La prothèse d’usage maxillaire ainsi finalisée est vissée aux implants. Les contrôles d’usage de l’occlusion sont effectués. Une attention est portée au passage des brossettes.

La patiente sera revue en consultation pour s’assurer de son bon apprentissage et de son contrôle de plaque optimale (figures 84 et 85).

CONCLUSION

Lors de reprise de traitements qui n’ont pas donné entière satisfaction ou n’ont pas atteint les objectifs escomptés, il est nécessaire d’analyser précisément les sources d’erreurs potentielles et d’apporter des solutions cohérentes, parfois innovantes, en adéquation avec les aspirations des patients.

Leur prise en charge passe par une écoute attentive de leurs attentes et la fine lecture de leurs doléances qui participent au succès thérapeutique.

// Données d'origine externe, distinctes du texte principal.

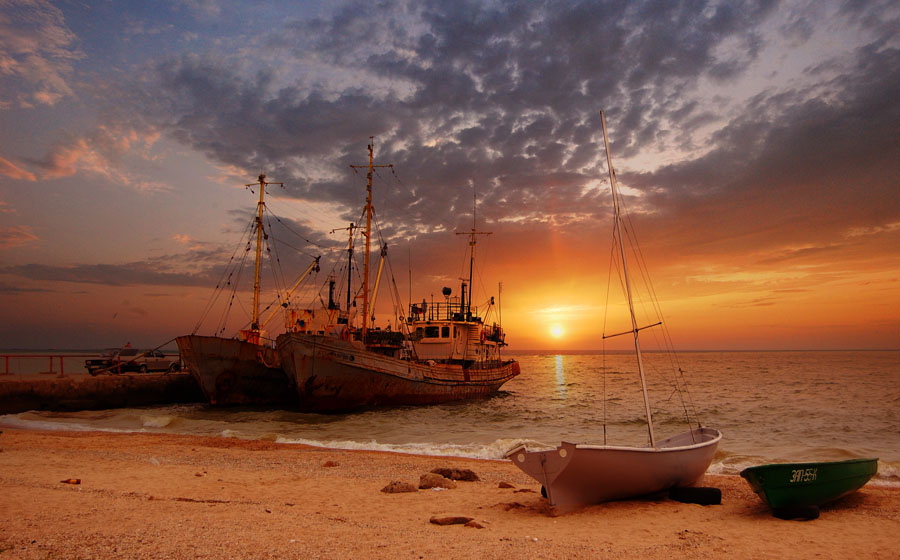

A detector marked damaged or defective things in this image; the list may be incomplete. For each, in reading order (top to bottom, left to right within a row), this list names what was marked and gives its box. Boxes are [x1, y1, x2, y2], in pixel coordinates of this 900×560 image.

rusty fishing vessel [176, 173, 320, 404]
rusty fishing vessel [274, 140, 516, 412]
rusty fishing vessel [502, 111, 720, 510]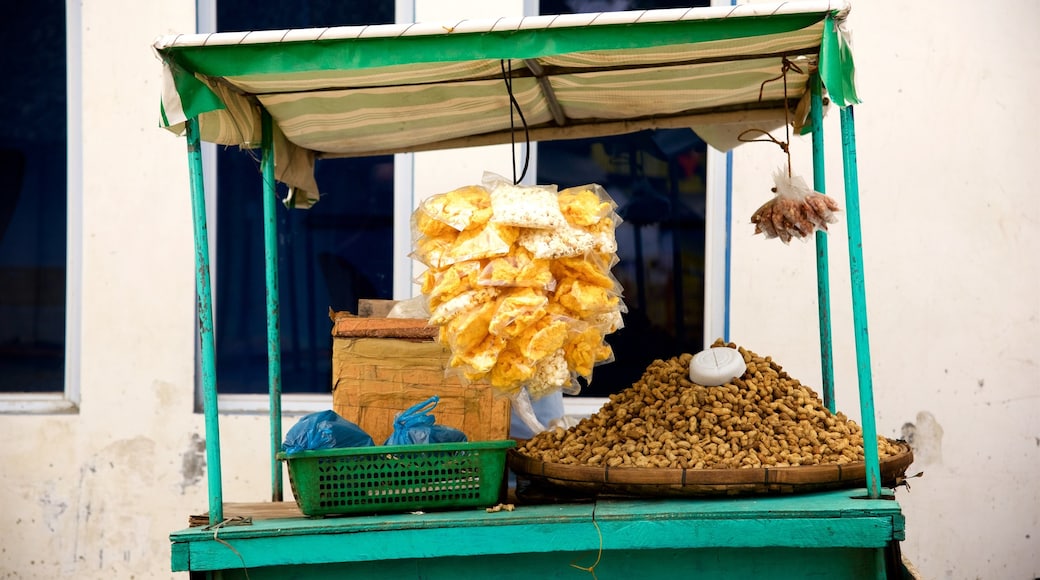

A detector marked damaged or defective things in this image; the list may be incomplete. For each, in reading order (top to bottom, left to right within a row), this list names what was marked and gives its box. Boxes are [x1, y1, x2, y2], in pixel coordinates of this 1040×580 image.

peeling paint on wall [179, 434, 205, 492]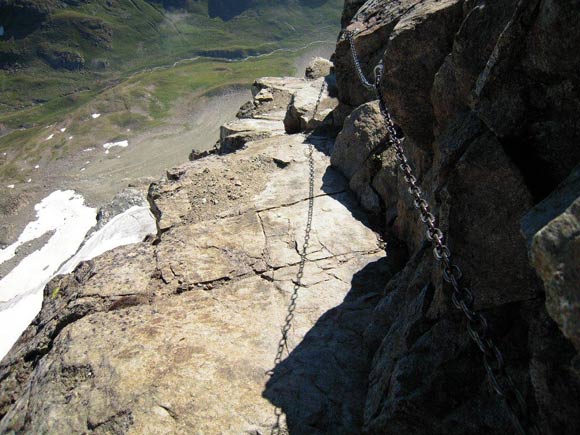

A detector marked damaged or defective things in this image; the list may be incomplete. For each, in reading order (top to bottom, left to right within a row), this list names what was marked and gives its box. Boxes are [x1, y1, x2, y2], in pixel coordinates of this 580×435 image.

rusty chain [344, 30, 540, 435]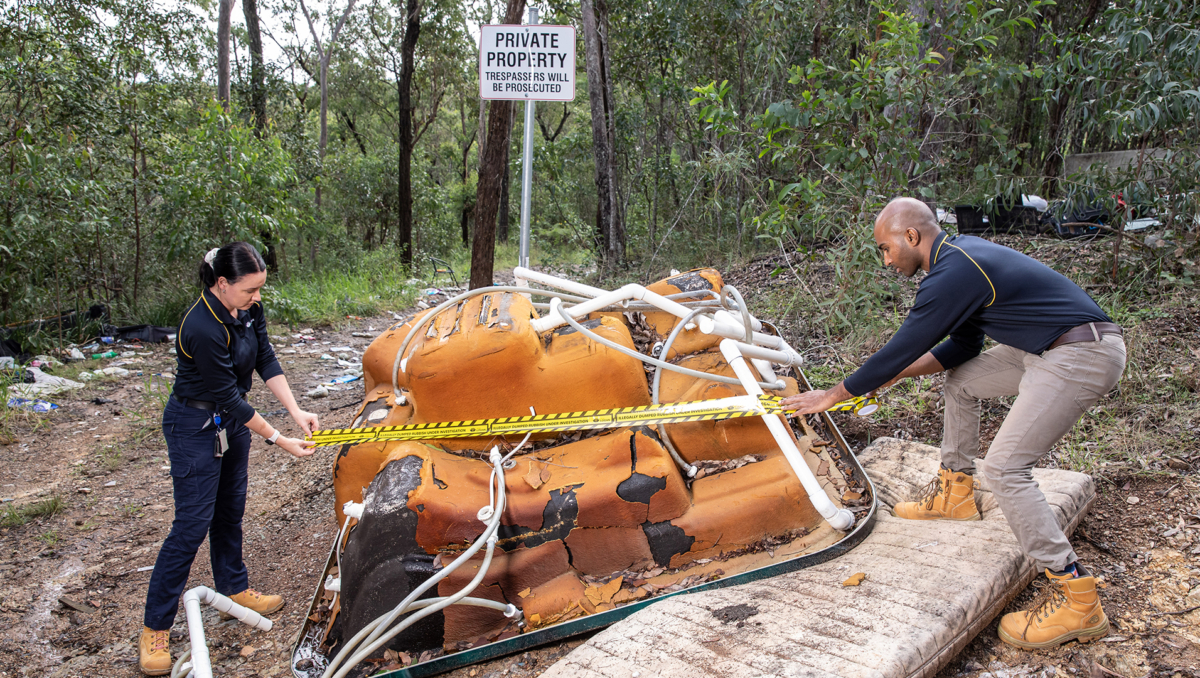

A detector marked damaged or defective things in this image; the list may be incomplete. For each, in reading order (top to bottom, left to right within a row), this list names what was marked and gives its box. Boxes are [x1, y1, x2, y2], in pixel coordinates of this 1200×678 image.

Dans ce cas, le respect des principes fondamentaux des concepts occluso-prothétiques adaptés aux dysmorphoses squelettiques de classe II ainsi que l’utilisation d’un matériau pouvant absorber une partie des contraintes masticatoires nous ont paru être une alternative honorable, la patiente souhaitant en outre rester sur une solution fixée.

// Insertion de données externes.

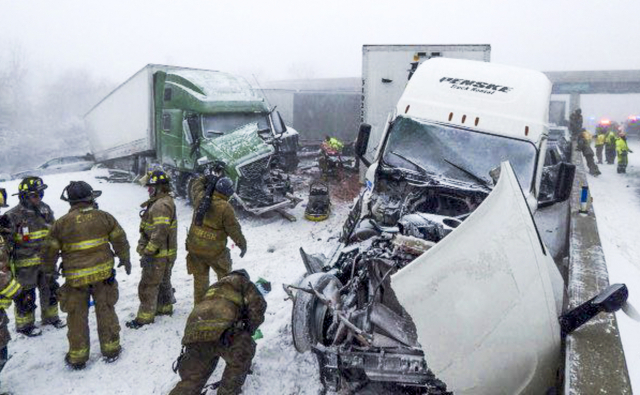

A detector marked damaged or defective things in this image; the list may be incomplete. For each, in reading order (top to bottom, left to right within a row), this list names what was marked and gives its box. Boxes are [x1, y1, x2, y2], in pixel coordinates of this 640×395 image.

shattered windshield [202, 113, 268, 139]
shattered windshield [382, 117, 536, 191]
destroyed truck cab [292, 57, 580, 394]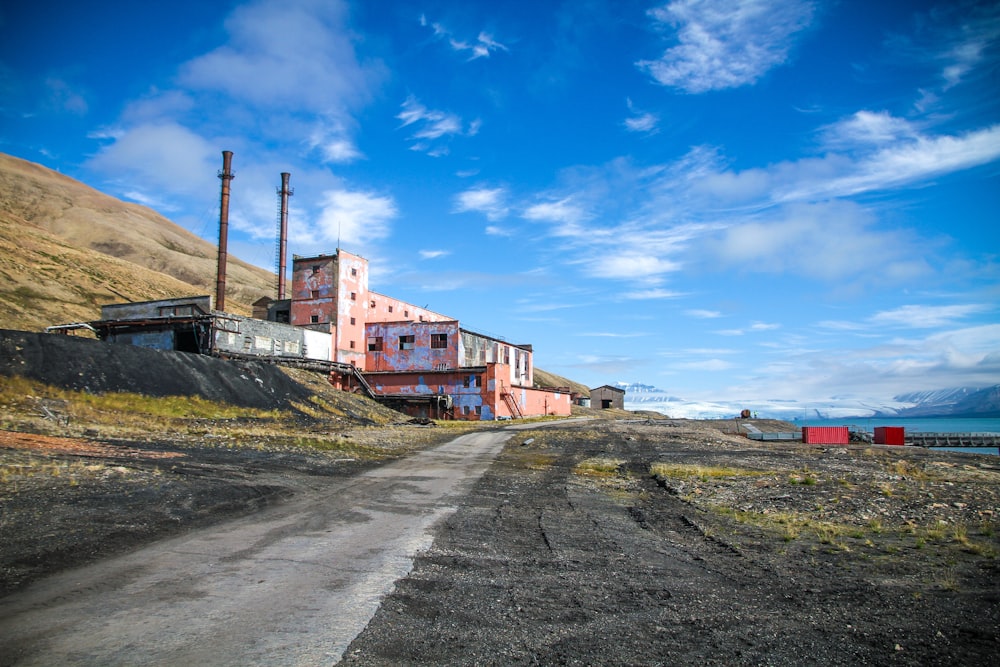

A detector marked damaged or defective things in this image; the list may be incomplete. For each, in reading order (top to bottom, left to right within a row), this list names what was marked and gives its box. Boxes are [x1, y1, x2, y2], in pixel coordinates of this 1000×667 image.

rusty smokestack [216, 150, 235, 312]
rusty smokestack [276, 172, 292, 300]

Le résultat toujours perfectible sur le plan esthétique

- l’utilisation de matériaux cosmétiques composite et polymère n’ayant pas le même rendu que les matériaux céramique et zircone

- satisfait toutefois la patiente, compense et rassure sur le plan fonctionnel à long terme.

Ce cas débuté en 2018 a été pensé dans sa planification avec les moyens dont nous disposions et que nous maîtrisions à cette époque. La partie laboratoire, conception et fabrication des éléments prothétiques, a été réalisée à l’aide des outils et des machines numériques.

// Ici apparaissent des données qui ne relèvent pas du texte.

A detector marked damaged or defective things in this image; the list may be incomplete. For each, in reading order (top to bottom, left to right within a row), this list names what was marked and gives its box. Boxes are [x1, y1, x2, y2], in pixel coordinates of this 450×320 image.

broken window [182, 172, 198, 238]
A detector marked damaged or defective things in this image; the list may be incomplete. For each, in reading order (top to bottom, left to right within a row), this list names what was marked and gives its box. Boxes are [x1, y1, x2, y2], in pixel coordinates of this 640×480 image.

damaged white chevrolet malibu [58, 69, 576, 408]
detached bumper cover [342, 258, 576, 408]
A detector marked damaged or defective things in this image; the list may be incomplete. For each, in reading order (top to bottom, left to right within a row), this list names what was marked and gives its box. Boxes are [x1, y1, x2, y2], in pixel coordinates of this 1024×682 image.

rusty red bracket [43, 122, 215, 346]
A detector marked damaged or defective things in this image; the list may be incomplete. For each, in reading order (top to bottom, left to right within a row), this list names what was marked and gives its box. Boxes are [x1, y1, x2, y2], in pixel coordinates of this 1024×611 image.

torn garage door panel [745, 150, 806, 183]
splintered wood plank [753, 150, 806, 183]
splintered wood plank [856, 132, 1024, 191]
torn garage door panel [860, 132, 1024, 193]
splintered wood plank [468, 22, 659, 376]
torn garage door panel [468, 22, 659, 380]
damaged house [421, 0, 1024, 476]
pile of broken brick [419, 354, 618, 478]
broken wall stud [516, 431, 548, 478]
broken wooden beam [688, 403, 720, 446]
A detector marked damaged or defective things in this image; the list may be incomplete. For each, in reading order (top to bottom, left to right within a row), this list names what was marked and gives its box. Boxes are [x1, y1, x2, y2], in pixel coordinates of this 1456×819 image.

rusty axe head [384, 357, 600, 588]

La partie clinique a été gérée de manière conventionnelle. L’évolution des techniques d’acquisition numériques actuelles optimise et simplifie aujourd’hui les rendez-vous au fauteuil. En effet, l’utilisation de clichés photographiques couplés aux clichés d’un scanner facial permet de visualiser, via les logiciels de modélisation, une simulation du futur sourire du patient et de la lui proposer.

Le scanner intra-oral permet d’enregistrer et de conserver la situation intra-buccale des tissus et la position des implants.

L’utilisation de système d’enregistrement axiographique dynamique et numérique (type Modjaw) facilite l’analyse occluso-articulaire et l’enregistrement de la cinématique mandibulaire.

L’ensemble de ces données permet ainsi la création d’un patient virtuel, réduisant les séances cliniques et optimisant des étapes de fabrication.

De plus, l’ensemble de ces données peut être conservé, complété et modifié sans limitation de durée.

Quel que soit le chemin choisi ou le plan de traitement élaboré, la priorité doit rester la satisfaction de nos patients. L’intégration naturelle et esthétique doit être en corrélation avec l’ensemble des impératifs anatomo-fonctionnels et le sourire de nos patients reste notre plus belle récompense.

Liens d’intérêts

Les auteurs déclarent n’avoir aucun lien d’intérêts.